(Text under study):
How the hospital system performs financially is important to Sarasota County taxpayers because they have a financial stake and risk in its operations. As a public hospital taxing district, Sarasota Memorial imposes a current 1.042 millage rate on all county property. In the past two years, Sarasota County taxpayers contributed $64 million and $61 million in property taxes, respectively.

The risk to taxpayers is what happens if management messes up. The hospital board can raise the tax rate.

Fortunately, Sarasota County taxpayers can feel satisfied overall and comfortable that Sarasota Memorial Healthcare System’s management has been and is a competent steward of this important taxpayer-supported and community institution.

Sure, there was a controversy last year over management wanting to use $300,000 in hospital funds for a political action committee — which it rescinded. But over the tenures of Finlay, McKenzie and Verinder, Sarasota Memorial has avoided the public turmoil that engulfed the hospital in the late 1990s and early 2000s.

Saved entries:
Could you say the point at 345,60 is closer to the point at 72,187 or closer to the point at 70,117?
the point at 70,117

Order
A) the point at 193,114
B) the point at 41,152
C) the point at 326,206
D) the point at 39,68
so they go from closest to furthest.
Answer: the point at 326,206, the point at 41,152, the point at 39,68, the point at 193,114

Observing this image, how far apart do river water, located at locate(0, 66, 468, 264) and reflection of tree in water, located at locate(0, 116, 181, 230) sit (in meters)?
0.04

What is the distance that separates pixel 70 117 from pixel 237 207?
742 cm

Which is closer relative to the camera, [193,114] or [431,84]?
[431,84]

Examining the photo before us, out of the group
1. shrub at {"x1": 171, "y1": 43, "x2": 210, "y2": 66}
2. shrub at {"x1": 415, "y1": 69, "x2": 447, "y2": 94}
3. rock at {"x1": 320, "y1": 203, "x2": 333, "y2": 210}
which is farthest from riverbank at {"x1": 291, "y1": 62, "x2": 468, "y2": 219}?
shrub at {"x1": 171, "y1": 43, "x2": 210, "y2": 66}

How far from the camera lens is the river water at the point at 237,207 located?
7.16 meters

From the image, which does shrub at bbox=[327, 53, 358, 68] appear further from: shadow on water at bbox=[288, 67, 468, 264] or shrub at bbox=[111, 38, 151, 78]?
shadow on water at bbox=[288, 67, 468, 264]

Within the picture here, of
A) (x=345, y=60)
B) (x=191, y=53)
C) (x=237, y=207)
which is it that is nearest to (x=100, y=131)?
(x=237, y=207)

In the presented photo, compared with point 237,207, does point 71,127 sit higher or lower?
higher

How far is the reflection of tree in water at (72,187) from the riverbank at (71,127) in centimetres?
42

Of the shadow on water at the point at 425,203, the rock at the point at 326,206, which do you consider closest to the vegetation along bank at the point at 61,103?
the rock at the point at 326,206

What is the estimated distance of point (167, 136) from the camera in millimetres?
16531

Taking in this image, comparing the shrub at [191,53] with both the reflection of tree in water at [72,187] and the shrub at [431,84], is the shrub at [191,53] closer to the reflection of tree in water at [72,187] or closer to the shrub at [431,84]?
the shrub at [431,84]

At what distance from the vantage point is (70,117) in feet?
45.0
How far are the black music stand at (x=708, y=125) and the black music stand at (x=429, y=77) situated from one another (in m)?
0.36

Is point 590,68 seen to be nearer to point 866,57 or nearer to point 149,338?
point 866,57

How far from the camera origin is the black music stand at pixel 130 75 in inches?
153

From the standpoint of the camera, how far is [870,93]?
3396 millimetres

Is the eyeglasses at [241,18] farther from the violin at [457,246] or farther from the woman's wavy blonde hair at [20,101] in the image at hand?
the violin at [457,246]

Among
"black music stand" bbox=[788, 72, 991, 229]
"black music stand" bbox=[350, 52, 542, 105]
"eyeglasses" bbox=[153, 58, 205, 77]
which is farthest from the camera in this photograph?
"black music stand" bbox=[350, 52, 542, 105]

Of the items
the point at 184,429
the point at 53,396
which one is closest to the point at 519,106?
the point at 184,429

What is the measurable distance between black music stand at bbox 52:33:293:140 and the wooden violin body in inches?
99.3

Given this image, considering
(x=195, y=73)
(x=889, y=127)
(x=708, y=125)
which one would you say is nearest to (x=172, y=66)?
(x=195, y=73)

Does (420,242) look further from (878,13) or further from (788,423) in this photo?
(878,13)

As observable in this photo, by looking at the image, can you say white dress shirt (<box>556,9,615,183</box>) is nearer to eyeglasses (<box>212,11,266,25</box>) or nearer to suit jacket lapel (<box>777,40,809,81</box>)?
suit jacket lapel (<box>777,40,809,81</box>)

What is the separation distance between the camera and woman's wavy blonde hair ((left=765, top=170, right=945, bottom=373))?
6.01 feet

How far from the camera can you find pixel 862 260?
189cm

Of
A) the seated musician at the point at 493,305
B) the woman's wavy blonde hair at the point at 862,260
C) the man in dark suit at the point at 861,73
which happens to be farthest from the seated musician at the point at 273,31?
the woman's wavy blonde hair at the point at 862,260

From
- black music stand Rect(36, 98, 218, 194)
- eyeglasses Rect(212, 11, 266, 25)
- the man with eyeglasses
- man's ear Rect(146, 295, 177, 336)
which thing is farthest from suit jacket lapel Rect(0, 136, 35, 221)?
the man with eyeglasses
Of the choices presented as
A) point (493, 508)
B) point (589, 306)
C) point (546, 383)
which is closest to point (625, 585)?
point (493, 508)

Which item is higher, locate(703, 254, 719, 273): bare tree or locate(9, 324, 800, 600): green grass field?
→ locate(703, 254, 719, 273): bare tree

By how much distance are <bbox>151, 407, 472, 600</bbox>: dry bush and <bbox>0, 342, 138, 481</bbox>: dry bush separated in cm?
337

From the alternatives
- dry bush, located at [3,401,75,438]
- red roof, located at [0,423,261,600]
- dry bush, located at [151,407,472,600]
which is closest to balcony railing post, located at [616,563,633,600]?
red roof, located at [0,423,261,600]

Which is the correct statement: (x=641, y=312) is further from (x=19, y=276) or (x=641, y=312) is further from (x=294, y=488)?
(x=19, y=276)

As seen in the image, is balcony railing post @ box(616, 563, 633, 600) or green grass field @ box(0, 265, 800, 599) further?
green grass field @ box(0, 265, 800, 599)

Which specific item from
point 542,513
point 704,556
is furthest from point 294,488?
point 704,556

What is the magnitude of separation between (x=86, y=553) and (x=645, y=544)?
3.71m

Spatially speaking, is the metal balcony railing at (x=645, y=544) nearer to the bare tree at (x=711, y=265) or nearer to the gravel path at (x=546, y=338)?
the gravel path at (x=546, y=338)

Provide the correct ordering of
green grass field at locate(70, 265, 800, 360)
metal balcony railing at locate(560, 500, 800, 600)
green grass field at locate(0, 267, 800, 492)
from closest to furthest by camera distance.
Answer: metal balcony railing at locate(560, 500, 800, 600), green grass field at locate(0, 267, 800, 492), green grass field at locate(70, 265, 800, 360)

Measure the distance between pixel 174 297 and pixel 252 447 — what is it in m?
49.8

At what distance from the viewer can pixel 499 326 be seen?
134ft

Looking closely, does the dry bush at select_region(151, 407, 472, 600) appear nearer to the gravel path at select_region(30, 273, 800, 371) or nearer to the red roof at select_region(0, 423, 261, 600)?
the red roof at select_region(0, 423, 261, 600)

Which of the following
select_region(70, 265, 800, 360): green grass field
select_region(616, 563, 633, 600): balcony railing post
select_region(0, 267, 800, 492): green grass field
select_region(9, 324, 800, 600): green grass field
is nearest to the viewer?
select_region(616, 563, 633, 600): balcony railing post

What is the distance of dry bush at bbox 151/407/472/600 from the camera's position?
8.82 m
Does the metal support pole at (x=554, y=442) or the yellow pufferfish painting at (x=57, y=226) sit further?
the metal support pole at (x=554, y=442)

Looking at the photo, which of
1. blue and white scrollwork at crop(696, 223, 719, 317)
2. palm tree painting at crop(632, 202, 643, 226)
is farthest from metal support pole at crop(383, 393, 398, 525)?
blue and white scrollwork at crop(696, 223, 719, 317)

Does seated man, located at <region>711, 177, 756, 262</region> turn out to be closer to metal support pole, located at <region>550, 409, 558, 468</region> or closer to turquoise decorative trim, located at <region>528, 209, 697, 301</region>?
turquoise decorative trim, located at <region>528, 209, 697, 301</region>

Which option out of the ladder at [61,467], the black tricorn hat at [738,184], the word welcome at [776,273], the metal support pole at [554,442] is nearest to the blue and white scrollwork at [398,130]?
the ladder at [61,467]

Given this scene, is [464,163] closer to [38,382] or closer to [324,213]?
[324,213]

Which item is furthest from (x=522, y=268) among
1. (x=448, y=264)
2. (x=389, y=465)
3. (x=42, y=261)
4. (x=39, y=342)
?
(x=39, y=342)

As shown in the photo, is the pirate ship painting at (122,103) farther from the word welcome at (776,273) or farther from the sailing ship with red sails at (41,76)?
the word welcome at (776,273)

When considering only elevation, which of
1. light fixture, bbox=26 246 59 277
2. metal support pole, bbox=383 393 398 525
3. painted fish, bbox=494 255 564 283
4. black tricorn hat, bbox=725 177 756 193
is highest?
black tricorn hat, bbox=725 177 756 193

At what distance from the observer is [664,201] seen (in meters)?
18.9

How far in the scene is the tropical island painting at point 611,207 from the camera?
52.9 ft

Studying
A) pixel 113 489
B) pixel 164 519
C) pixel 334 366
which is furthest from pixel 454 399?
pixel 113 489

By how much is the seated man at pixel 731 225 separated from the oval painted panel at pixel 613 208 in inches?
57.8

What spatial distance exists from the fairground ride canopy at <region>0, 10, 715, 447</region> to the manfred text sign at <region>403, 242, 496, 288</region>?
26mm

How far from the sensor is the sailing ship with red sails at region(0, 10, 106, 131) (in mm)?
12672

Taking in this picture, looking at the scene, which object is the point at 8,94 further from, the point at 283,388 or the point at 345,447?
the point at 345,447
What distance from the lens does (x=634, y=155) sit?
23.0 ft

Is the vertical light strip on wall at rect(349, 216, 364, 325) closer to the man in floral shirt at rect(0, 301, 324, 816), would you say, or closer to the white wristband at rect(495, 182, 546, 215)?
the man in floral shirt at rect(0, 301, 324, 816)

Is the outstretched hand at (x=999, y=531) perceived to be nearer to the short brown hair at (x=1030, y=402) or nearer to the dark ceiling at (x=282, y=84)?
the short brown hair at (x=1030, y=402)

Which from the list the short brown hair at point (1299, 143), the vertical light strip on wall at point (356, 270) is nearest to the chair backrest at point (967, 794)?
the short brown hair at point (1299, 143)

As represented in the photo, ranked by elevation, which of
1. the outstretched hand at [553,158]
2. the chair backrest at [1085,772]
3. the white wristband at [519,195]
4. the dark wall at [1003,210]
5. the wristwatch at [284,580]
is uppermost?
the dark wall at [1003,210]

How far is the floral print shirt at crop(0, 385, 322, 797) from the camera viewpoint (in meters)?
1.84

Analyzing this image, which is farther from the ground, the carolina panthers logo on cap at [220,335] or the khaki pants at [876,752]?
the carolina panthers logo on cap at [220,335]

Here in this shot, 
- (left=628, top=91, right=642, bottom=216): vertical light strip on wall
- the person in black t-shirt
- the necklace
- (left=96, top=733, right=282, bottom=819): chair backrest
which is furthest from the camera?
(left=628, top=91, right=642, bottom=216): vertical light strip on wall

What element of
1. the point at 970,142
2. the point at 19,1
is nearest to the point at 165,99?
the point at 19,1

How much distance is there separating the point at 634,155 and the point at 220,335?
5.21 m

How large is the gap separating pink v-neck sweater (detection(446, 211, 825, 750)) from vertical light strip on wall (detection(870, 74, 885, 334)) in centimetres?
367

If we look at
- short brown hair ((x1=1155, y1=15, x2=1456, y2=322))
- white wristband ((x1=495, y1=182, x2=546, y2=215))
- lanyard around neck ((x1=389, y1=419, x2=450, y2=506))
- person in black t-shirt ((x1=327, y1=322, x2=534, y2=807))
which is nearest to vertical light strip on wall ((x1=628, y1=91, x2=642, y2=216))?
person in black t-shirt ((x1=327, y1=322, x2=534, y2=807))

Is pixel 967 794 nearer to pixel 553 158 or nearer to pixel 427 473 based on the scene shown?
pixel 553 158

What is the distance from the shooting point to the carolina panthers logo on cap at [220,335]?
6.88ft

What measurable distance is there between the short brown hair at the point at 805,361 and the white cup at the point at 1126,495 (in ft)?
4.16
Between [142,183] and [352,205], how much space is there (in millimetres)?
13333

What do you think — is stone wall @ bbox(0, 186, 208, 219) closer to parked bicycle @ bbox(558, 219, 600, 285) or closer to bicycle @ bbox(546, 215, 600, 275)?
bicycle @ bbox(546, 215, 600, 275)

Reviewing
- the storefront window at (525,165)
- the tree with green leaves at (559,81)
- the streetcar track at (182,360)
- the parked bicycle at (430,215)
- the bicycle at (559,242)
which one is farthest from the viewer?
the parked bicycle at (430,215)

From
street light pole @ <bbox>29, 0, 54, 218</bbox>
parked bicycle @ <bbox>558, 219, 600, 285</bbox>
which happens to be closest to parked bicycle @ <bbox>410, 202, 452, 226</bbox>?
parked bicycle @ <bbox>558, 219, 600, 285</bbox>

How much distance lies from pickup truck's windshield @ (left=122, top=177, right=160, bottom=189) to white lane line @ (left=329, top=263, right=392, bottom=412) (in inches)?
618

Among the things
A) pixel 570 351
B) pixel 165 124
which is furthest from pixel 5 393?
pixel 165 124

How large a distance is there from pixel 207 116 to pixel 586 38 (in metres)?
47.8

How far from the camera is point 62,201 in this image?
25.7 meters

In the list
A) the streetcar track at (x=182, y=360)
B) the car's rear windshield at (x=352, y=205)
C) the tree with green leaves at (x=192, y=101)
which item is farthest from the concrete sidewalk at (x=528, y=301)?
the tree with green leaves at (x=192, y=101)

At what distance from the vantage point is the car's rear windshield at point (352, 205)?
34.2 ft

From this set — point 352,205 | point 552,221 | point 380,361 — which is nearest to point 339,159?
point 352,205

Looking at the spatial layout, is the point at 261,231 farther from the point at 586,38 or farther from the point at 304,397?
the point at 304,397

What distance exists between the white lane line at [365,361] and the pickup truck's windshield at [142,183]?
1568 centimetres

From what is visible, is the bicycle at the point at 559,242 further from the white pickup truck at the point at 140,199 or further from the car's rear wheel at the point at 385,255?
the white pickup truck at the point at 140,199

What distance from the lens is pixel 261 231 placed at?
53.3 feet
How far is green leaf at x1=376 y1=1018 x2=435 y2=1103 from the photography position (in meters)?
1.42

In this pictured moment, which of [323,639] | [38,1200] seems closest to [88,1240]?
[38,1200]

(Apply what you read):
A. Answer these questions about the passage on Sarasota Memorial's finances:
(i) What millage rate does Sarasota Memorial currently impose on all county property?
(ii) What can the hospital board do if management messes up?
(iii) How much in hospital funds did management want to use for a political action committee?
B. Reproduce the passage on Sarasota Memorial's finances, starting with "How the hospital" and going on through "property taxes, respectively.", and rename "taxpayers" as "property owners" at each occurrence.
C. Continue the passage on Sarasota Memorial's finances from its final sentence.
The records have nothing to do with the passage on Sarasota Memorial's finances.

(Answer set):
A.
(i) 1.042
(ii) Raise the tax rate.
(iii) $300,000

B.
How the hospital system performs financially is important to Sarasota County property owners because they have a financial stake and risk in its operations. As a public hospital taxing district, Sarasota Memorial imposes a current 1.042 millage rate on all county property. In the past two years, Sarasota County property owners contributed $64 million and $61 million in property taxes, respectively.

C.
Most recently, to acknowledge the hospital system’s success, the nine elected members of the Sarasota County Public Hospital Board have rewarded Verinder for his performance. In February 2021, the board voted to extend Verinder’s two remaining years on his contract by eight years. With only one member dissenting (Tramm Hudson), the board voted 8-1 to give Verinder a 10-year contract and increase his base salary to $1,125,000. That raised him from being in the 60%-plus percentile of peer CEOS to near the 75th percentile.

In January, the board boosted Verinder’s pay again. On another 8-1 vote, with Hudson against, the board voted to boost Verinder’s base salary 12%, to $1,263,000, and increase a short-term incentive plan. It gave him a plan allowing him to earn up to 45% of his base if he met certain short-term metrics. The previous incentive was 35%.

Two weeks ago, members of the hospital board’s governance committee decided Verinder needed more. It is recommending a new long-term incentive plan that will give Verinder the opportunity to earn up to an additional 25% of his base if he hits certain targets by the end of fiscal 2024: up to 12.5% if the system’s total revenues reach $1.55 billion and up to 12.5% if the system averages a 5.3% operating margin over the term.

Neither of those targets is much of a stretch, given recent trends.

Altogether, you can figure Verinder is likely to be earning close to $2 million a year for the next three years — and beyond.

Is he worth it?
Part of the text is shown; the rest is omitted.